L’épisode de Cinq-Mars est, grâce à Alfred de Vigny, un des plus connus du règne de Louis XIII.

Le grand cardinal fut assez jaloux de ce beau garçon de vingt-deux ans pour le frapper sans pitié, et les plis de sa robe rouge cachèrent une tache sanglante de plus.

Henri d’Effiat, marquis de Cinq-Mars, fut présenté au roi par Richelieu lui-même, pour amuser ce monarque si peu amusable.

Le cardinal voulait, en donnant au roi un ami jeune, beau, brillant, l’empêcher de chercher une distraction dans une autre liaison féminine, car Mademoiselle de Hautefort, qu’il venait enfin de faire disgracier, avait failli ruiner son pouvoir près du roi, et il ne voulait pas tenter une seconde épreuve, dans laquelle il aurait pu, cette fois, ne pas sortir vainqueur.

Admis par le roi dans l’intimité la plus grande, et sur le pied d’égalité parfaite, le jeune favori fut ébloui ; il se crut appelé à partager ce trône que Louis XIII occupait si peu, et commit l’orgueilleuse folie d’entrer en lutte avec la puissante main qui l’avait élevé et qui devait l’abattre, car lorsque Richelieu vit sa créature se dresser contre lui dans sa rayonnante jeunesse, il eut peur, et renversa lui-même ce qu’il avait créé.

Au milieu de cette vie si courte et si brillante, passe, comme un météore, la figure gracieuse et poétique de Marie de Gonzague ; cette jeune princesse qui fut deux fois reine de Pologne, et qui aima le grand écuyer au point de vouloir lui sacrifier un trône.

Cette situation toute pleine d’éblouissantes clartés et d’ombres terribles ; ce poème d’amour et de gloire aboutissant au drame sanglant de la place des Terreaux, devait tenter un poète comme Charles Gounod.
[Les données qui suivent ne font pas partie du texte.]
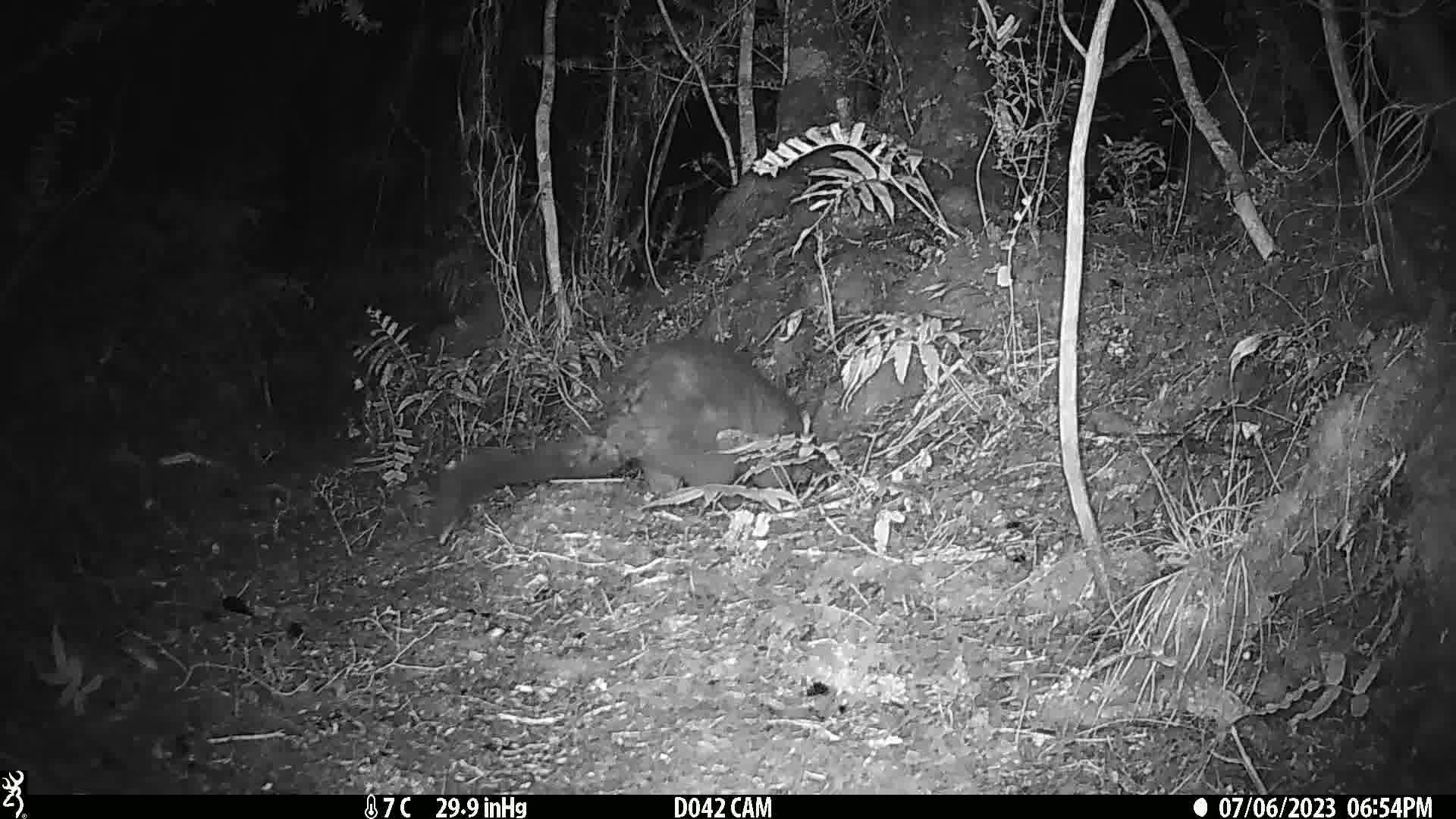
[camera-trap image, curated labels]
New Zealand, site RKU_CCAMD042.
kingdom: Animalia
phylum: Chordata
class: Mammalia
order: Diprotodontia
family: Phalangeridae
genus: Trichosurus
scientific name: Trichosurus vulpecula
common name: common brushtail possum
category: possum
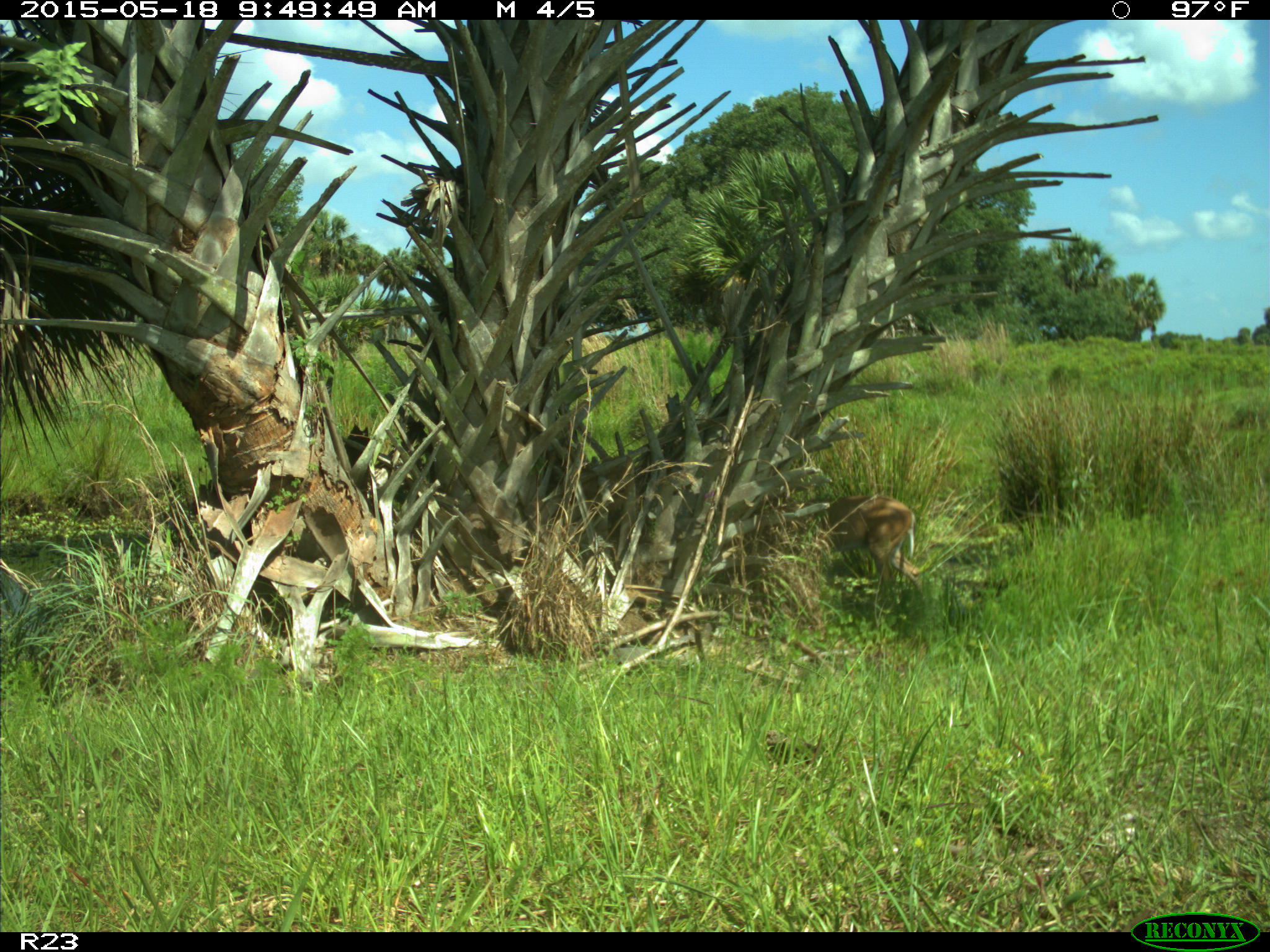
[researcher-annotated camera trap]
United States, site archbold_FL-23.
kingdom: Animalia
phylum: Chordata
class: Mammalia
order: Artiodactyla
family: Bovidae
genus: Bos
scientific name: Bos taurus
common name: domestic cow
L’auteur immortel de Faust nous devait encore un chef-d’œuvre. Il nous l’a donné.

Le drame lyrique de MM. Paul Poirson et Louis Gallet s’ouvre sur l’entrée de Cinq-Mars ; déjà courtisé comme un astre naissant, le jeune homme reçoit des conseils sur la conduite à tenir à la cour, dans un chœur : A la cour vous allez paraitre ! très élégant dans sa frivolité.
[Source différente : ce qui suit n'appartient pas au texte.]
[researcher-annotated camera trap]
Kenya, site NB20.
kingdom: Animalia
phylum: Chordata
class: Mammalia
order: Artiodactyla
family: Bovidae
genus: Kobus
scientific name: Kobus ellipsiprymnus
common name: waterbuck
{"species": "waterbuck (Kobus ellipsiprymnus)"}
Cinq-Mars, resté seul avec de Thou, son ami, et interrogé par ce dernier sur sa tristesse, lui avoue son amour pour la princesse Marie.

Les deux amis obéissant à une idée superstitieuse, cherchent à lire leur destinée dans un livre ouvert au hasard ; de là le duo plein d’élan : On dit que le hasard nous livre ! Ils tombent sur cette sentence : Ils furent tous les deux frappés du même glaive ! Ce duo, terminé par un mot de résignation : Ainsi soit-il ! est un grand effet.

Marie de Gonzague entre sur ce finale, entourée de la cour de Saint-Germain. On sait déjà que Richelieu veut lui faire épouser le roi de Pologne, et les courtisans la saluent par un chœur d’un bel accord : Reine ! vous serez reine ! Mais Marie, que surveille le père Joseph, l’âme damnée du cardinal, ne pense qu’à Henri, et c’est avec un grand trouble qu’elle entend ce dernier, prenant congé d’elle dans une génuflexion pleine de respect, lui demander en grâce de se trouver seule, à la nuit, dans cette même salle, avant son départ.

Le chœur des courtisans prenant congé de Cinq-Mars : Allez par la nuit claire, beau voyageur ! est d’une mélodie charmante.

Le poème d’amour commence avec l’arrivée de Marie dans cette salle immense, inondée de lumière sur un point seulement : la porte du fond, donnant sur les jardins et par laquelle se précipite un large rayon de lune.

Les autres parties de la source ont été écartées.